[Scene question records]
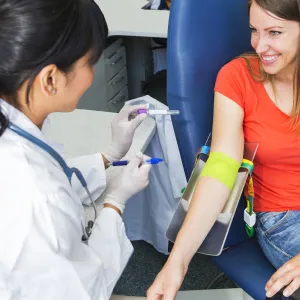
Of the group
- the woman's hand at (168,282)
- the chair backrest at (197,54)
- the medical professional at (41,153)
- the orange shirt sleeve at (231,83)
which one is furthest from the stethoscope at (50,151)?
the orange shirt sleeve at (231,83)

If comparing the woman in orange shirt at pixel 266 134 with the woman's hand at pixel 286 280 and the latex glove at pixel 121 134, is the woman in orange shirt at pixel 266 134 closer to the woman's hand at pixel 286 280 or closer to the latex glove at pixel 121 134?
the woman's hand at pixel 286 280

**What this task involves**
Copy the lines above word for word, leaving out the pictures.

**Completed task**
Of the group
- the woman's hand at (168,282)
- the chair backrest at (197,54)
- the medical professional at (41,153)
- the orange shirt sleeve at (231,83)
which one is furthest from the stethoscope at (50,151)?
the orange shirt sleeve at (231,83)

If comparing the woman in orange shirt at pixel 266 134 with the woman's hand at pixel 286 280 and the latex glove at pixel 121 134, is the woman in orange shirt at pixel 266 134 closer to the woman's hand at pixel 286 280 or closer to the latex glove at pixel 121 134?
the woman's hand at pixel 286 280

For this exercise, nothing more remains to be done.